The next four generations of the Wharton family occasionally lived at Healaugh and had their main residences elsewhere. However, the house and its associated deer park were presumably a status symbol for the family where they entertained guests. Other family members, cousins Humphrey Wharton of Gillingwood and Henry Wharton managed the estate during their absence.
Philip, third Lord and Baron (b1555 - d1625) lived at Canon Row. He married Lady Frances Clifford, daughter of Henry Clifford, the Earl of Cumberland. Philip did reside at Healaugh at times, as shown by the birth of two of his children there. We also have household expenses for 1585 for supplies of food and wine at Healaugh between the months of May to October, where he entertained guests, such as Lord Rutland (Trevelyan 1832, pp. 224-242). He entertained King James I in 1617, at other family properties, which nearly bankrupted him. Philip is also buried at Healaugh Church.
Philip, fourth Lord Wharton (b1613 - d1696) lived at Aske Hall, but from 1643 his principal residence was Upper Wichenden, near Aylesbury, Buckinghamshire until 1658, when he moved to Wooburn. His finances and estates increased through favourable marriages to first Elizabeth, daughter of Sir Rowland Wandesford and then Jane Godwin. He occasionally visited his numerous Yorkshire estates. He mortgaged Healaugh to raise funds for improvements at Wooburn. Reverend John Gunter was employed as steward to run them and lived at Healaugh. Gunter died in 1688 and is buried in the Wharton vault at Healaugh Church (Dale 1909, 63). Cornelius Todd, who like Gunter, was a nonconformist ejected minister, was also allowed to live at the manor house at Healaugh Park (ibid. 154).
The manor of Healaugh was settled on Thomas, fifth Lord Wharton (b1648 - d1715) on his marriage to Anne Lee in 1673. Upon his father’s death in 1696 he inherited Wichenden and subsequently improved and rebuilt it. He also inherited Wooburn and carried out work on the grounds there.
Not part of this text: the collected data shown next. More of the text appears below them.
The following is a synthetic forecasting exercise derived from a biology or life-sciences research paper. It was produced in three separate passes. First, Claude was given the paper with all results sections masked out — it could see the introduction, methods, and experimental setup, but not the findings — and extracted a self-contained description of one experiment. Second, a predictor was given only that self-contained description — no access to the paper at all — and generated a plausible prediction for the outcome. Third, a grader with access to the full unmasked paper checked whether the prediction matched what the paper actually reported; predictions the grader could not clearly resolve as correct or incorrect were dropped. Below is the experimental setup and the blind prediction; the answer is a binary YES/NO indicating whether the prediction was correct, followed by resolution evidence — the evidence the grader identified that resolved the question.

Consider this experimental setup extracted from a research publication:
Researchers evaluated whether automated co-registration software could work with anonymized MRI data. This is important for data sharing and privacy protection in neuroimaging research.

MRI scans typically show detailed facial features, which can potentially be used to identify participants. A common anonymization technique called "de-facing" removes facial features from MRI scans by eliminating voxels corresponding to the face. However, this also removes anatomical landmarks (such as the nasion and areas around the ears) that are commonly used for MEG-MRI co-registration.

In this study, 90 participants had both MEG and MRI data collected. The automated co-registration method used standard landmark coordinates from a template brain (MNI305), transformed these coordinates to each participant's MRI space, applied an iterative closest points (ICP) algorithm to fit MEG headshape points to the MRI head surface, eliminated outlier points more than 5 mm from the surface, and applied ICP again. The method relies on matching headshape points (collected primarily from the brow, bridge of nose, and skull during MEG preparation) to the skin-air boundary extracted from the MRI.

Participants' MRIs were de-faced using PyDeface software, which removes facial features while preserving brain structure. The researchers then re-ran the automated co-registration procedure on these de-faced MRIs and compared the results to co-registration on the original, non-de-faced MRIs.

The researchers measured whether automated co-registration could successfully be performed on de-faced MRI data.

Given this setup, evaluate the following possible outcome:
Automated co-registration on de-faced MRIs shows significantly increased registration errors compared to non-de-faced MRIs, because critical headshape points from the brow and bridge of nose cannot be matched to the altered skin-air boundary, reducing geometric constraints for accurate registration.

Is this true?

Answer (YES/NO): YES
On acquiring Healaugh in 1673 and before 1696 when Thomas acquired the estates in Buckinghamshire, it is likely that he developed Healaugh Park and laid out ornamental gardens and created a small parkland, Knitter Park, within the wider deer park.
The Brooksbank family then bought the manor of Healaugh and owned the land until 1961. Joseph Brooksbank (b1654 - d1726), a prosperous London merchant, first leased Healaugh in 1711 and then purchased it in 1714 for £9,495, to provide funds to Lord Wharton. Joseph built a new house, locating it in a more pleasant elevated position in Healaugh village, adjacent to the former manor house site of Hall Garth, in contrast to the lower lying house site within Healaugh Park, which then became known as ‘Old Manor’. In 1714 William Waller was instructed to collect estate rents (WYAS WYL68/74/29) and ledgers of 1716 record the remaining buildings within the moated enclosure and surrounding land was let to tenants (WYAS WYL68/2).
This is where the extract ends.